The following variables affect the choice of valve type and material:

  1. The material’s suitable for the fluid in action.
  2. dimensions of the pipeline and the available space.
  3. requirement for sealing and cracking pressure.
  4. Either a horizontal or vertical installation is possible.
  5. the size and contours of the envelope.
  6. accessibility for maintenance, repair, and inspection.
  7. operating conditions and the temperature of the fluid in motion.

Application of the check valve

Check valves have been used in a wide range of applications. As an example, they are frequently installed on a pump’s outlet side to prevent backflow. Check valves are crucial for maintaining water pressure in the pipes since centrifugal pumps, the most prevalent kind of water pumps, are not self-priming. Additionally, HVAC (heating, ventilation, and air conditioning) systems frequently employ check valves. A coolant is pushed up many stories in huge buildings using HVAC systems, for instance. These check valves are set up to prevent coolant from flushing back down.
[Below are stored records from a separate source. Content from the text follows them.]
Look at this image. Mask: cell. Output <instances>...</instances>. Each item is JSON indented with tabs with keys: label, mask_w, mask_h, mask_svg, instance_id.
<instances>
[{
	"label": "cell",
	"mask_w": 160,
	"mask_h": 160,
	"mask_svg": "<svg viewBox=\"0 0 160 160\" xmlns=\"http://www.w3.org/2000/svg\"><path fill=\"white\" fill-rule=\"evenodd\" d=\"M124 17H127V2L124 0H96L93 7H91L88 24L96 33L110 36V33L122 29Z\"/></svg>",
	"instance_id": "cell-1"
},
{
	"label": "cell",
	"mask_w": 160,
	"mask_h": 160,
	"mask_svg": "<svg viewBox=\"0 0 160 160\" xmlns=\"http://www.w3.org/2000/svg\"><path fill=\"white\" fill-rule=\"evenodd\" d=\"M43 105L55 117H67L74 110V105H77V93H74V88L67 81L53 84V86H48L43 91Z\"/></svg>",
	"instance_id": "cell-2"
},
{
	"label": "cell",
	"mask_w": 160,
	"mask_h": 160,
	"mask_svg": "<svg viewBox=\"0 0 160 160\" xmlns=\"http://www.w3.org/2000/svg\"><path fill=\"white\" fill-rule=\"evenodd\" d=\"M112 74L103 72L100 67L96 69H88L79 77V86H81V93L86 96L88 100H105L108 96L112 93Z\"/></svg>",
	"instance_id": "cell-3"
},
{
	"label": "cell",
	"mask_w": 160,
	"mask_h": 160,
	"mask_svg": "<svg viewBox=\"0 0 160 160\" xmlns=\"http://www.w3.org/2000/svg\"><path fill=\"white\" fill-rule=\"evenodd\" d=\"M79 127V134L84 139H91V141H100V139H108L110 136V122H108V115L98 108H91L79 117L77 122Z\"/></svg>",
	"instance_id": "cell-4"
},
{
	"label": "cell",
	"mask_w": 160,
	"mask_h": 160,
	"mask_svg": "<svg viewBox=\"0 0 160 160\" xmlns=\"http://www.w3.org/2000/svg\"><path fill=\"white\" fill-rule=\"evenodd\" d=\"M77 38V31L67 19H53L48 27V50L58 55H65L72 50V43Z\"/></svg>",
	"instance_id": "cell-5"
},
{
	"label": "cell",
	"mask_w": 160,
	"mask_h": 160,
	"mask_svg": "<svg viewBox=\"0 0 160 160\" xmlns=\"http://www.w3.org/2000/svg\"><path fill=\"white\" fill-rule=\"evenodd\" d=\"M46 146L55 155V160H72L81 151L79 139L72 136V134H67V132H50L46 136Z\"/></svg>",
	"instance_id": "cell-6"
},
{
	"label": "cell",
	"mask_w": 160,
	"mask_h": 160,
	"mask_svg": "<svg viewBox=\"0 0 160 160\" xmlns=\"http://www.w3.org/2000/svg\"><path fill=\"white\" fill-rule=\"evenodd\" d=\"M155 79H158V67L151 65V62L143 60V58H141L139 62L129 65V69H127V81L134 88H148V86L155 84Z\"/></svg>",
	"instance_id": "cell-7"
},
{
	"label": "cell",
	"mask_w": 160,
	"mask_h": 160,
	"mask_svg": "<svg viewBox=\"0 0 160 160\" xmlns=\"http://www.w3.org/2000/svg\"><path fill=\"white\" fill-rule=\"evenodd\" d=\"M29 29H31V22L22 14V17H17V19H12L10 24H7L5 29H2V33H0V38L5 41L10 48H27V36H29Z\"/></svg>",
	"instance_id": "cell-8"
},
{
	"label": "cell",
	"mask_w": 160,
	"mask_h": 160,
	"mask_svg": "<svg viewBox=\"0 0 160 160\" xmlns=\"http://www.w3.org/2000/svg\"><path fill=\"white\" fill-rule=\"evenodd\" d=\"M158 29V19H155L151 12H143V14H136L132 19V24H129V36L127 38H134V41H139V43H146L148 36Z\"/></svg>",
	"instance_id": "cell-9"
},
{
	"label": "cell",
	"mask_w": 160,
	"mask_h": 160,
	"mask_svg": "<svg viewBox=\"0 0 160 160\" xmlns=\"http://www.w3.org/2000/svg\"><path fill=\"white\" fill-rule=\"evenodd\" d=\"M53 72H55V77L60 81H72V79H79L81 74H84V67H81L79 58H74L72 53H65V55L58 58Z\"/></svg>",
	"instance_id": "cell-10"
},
Check valves are most frequently employed in:

  • Power Industries
  • Mining
  • Food and Beverage Companies
  • Process
  • Oil and Gas Plants
  • Pharmaceutical Industries
  • Steam heat recovery
  • service at high temperatures
  • thermal service
  • High-pressure safety service
  • System safety for utilities
  • Cut off the cooling.
  • production and refinement of petroleum
  • processing of hydrocarbons

The following applications are possible, depending on how well the check valves function:

  1. To stop the system from being harmed by fluid backflow.
  2. To guarantee the avoidance of contamination brought on by fluid backflow.
  3. To prevent a pipeline from being siphoned.
  4. To keep the vacuum seal in place.

Conclusion

steam heat recovery. Using check valves, you can regulate the flow of gases or liquids. Check valves are economical tools that stop waste and safeguard machinery. The graphic below shows how check valves fluctuate based on flow rate, media gravity and temperature, line size, pressure, and flow velocity. The body, seat, disc, and cover are the four separate components of a standard check valve. Check valves come in many variations to suit a wide range of applications. Mcneil Instruments Inc. is one of the most popular check valve manufacturers, stockists, suppliers, and exporters in India and worldwide.